Cercherò in questo post di fornire una risposta a questa domanda che mi è stata fatta più volte durante il mio percorso di gravidanza per il parto a domicilio.
Comincerei tutto con una frase: "Su, su non sei mica malata!"
Alzi la mano chi in dolce attesa non si è sentita rivolgere questa esortazione o qualcosa di molto simile.A me è successo, più volte, se non esplicitamente in modo sottinteso: durante i primi mesi di gravidanza quando sonnolenza e indolenza prendono il sopravvento oppure più avanti quando è inevitabile un rallentamento generale dei ritmi di vita personali e lavorativi. Col risultato che spesso pur di non sentirsi "malate", incapaci e in difficoltà ci si ritrova a correre per mantenere il ritmo!
Io personalmente, quella frase, la odiavo.
Nei primi mesi della mia seconda gravidanza ci sono stati dei momenti in cui faticavo a stare in piedi per badare al mio primo bimbo che aveva poco più di un anno e mezzo e tantissima voglia di scoprire il mondo!
E proprio nei momenti più difficili ecco arrivare la frase incriminata: "Non sei mica malata!"
Non il massimo come sostegno motivazionale, eppure chi si è sentita rivolgere questa assurdità a sua volta non perderà occasione per ripeterla alla malcapitata di turno! (Mi chiedo: capiterà forse anche a me? E' tipicamente femminile o più correttamente, è tipico della vittima priva di consapevolezza: voler far patire agli altri le ingiustizie di cui siamo stati oggetto...a meno che, una volta riconosciuto il torto, non ci si impegni ad interrompere questa triste ruota!)
Cosa c'entra tutto questo con il parto in casa?
In questa profusione di impegno a ricordare alla gestante che non è una malata (che corrisponde spesso ad inutili e controproducenti sforzi della stessa per non sentirsi tale) è per me un paradosso che poi la sede socialmente riconosciuta come adeguata a partorire sia proprio l'ospedale!

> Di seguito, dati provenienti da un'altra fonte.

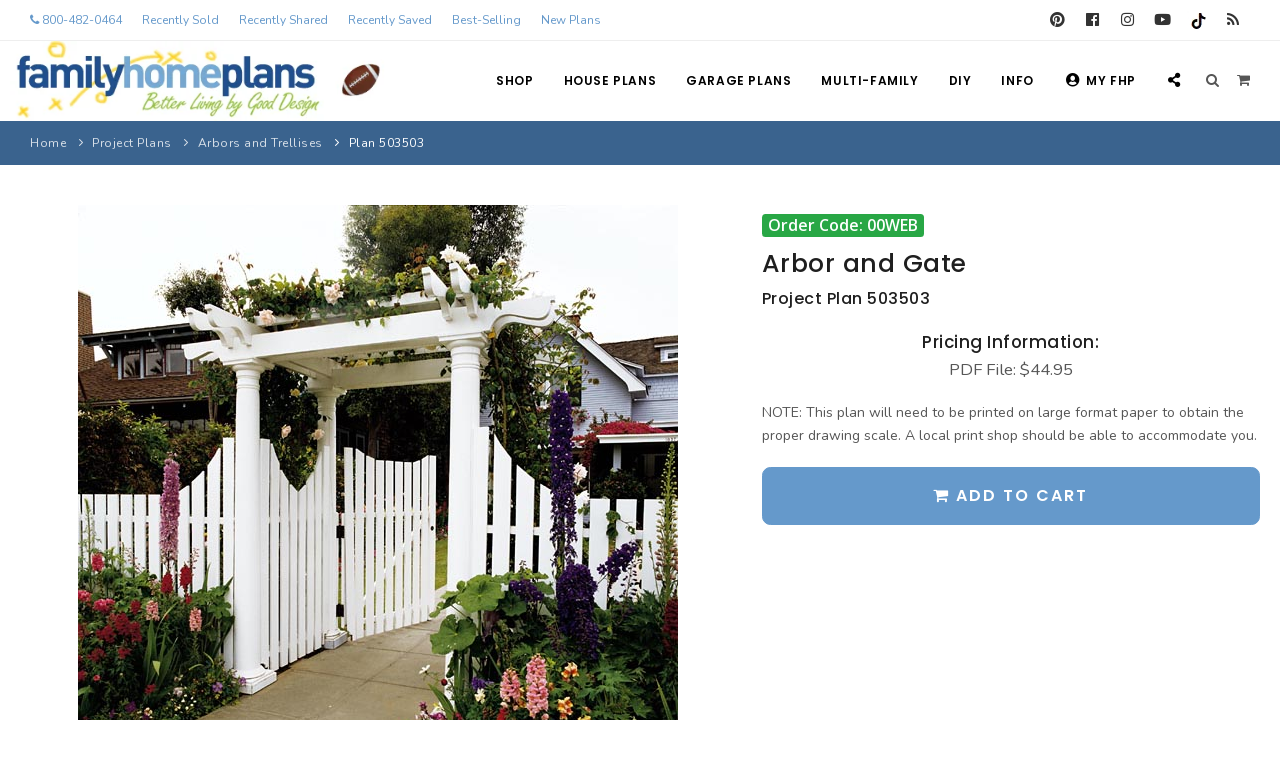

--- FILE ---
content_type: text/javascript
request_url: https://www.familyhomeplans.com/includes/myplans.js?jsVersion=0.3
body_size: -33
content:
			var loggedIn = false;
			function addToMyPlanClicked(planNumber)
			{
				if (loggedIn)
					addToMyPlan(planNumber);
				else
					login(planNumber);
			}
			
			function login(planNumber)
			{
				var currentTime = new Date()
				Lightview.show({
				  	href: '/login_ajax.cfm?planNumber='+ planNumber + "&unique=" + currentTime.getTime(),
				  	rel: 'iframe', // not required
				  	title: '',
					options: {
					    width:600,
					    height:500,
					    topclose: false
				    }
				});
			}			
			
			function loginSuccess(planNumber)
			{
				addToMyPlan(planNumber);
				Lightview.hide();
				loggedIn = true;
			}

Luogo in cui troppo spesso, purtroppo, questo evento si sta svuotando della sua naturalità per essere riempito di interventi di medicalizzazione superflui e deleteri.
Questo è il mio pensiero.
Mentre durante i mesi di gravidanza i cambiamenti corporei, fisiologici e psicologici ci chiedono di rallentare e mutare i nostri ritmi quotidiani in vista proprio dell'arrivo del neonato che inevitabilmente stravolgerà la nostra vita, il momento del parto non penso richieda nella maggior parte dei casi competenze altre che quelle della madre e del piccolo nascituro.
Per questo nascere in casa, nell'intimità della propria famiglia e delle proprie mura domestiche, immersi in odori, rumori e suoni familiari, con il supporto di personale esperto e non invasivo e con la consapevolezza di poter affrontare eventuali difficoltà e imprevisti in ospedale, può rappresentare una scelta concreta per venire al mondo con le migliori prospettive di accudimento, affetto e calore, creando i presupposti affinché parto e allattamento possano avere un naturale esito positivo e privo di complicazioni.
Per fortuna oggi anche molti ospedali si stanno adeguando alle richieste di maggiore intimità e fisiologia e stanno modificando i propri reparti maternità e le procedure interne di gestione delle nascite al fine di accogliere con maggior rispetto mamme-partorienti, neonati...papà, fratellini e sorelline.
Evitare inutili interventi di medicalizzazione durante e dopo il parto potrebbe essere un valido criterio guida per la scelta del luogo più giusto, che sia l'ospedale o la propria casa, per partorire, una scelta per se stesse in quanto "donne capaci" e per il proprio bimbo affinché inizi bene la sua avventura nel mondo!